It's great to hear that various deserialization strategies are working and I'm stoked to see the thoughtfulness in your approach! 🖤

On a procedural note, I would prefer to keep these sorts of open discussions in issues (we could have rather continued the discussion in issue #2). Then pull-request discussions stay focused on the specific code implementation under submission. We can keep the discussion going here in this case but just noting it as a request for the future.


Type names and definitions

I suggest our two main message types be named SsbMessageKVT and SsbMessageValue. KVT alone will still be opaque to many golgi users; prefixing both types with SsbMessage makes their nature clearer.

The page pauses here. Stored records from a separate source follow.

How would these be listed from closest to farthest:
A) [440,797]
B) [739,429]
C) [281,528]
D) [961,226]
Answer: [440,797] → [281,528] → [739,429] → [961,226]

To avoid unnecessary duplication, we can use the Feed type from kuska and give it an alias to add clarity.

use kuska_ssb::feed::Feed;

pub type SsbMessageKVT = Feed;

Regarding SsbMessageValue, I suggest defining previous as Option<String> and time as f64 so that we don't have to depend on the ssb_multiformats and ssb_legacy_msg_data crates. The Multihash and LegacyF64 types would be more relevant if we were writing a server implementation and wanted to ensure strict interoperability with other implementations. In our case, go-sbot handles that for us.

These message types should not be defined in src/utils.rs (could be src/ssb.rs or src/messages.rs or something similar).

Deserialization flow

Means you can simply deserialize a TypedMessage from content like this:

let typed_message: TypedMessage = serde_json::from_value(ssb_message.content)?;

+1 This is rad.

I don't find the TypedSsbMessageValue approach particularly elegant. It seems like a case where we could rather implement a conversion method on SsbMessageValue for on-demand deserialization when greater type specificity is required. That avoids the need for an extra type which is ever-so-slightly different from another, while also following the pattern you established with .into_post().

So we could have into_typed_content() as the generic conversion implementation and into_post(), into_vote(), into_contact() etc. as the specific conversion implementations.

I'd also consider aliasing TypedMessage as SsbMessageContent to match the SsbMessage... naming pattern (like a matryoshka doll of SSB message types) and clarify what the type contains.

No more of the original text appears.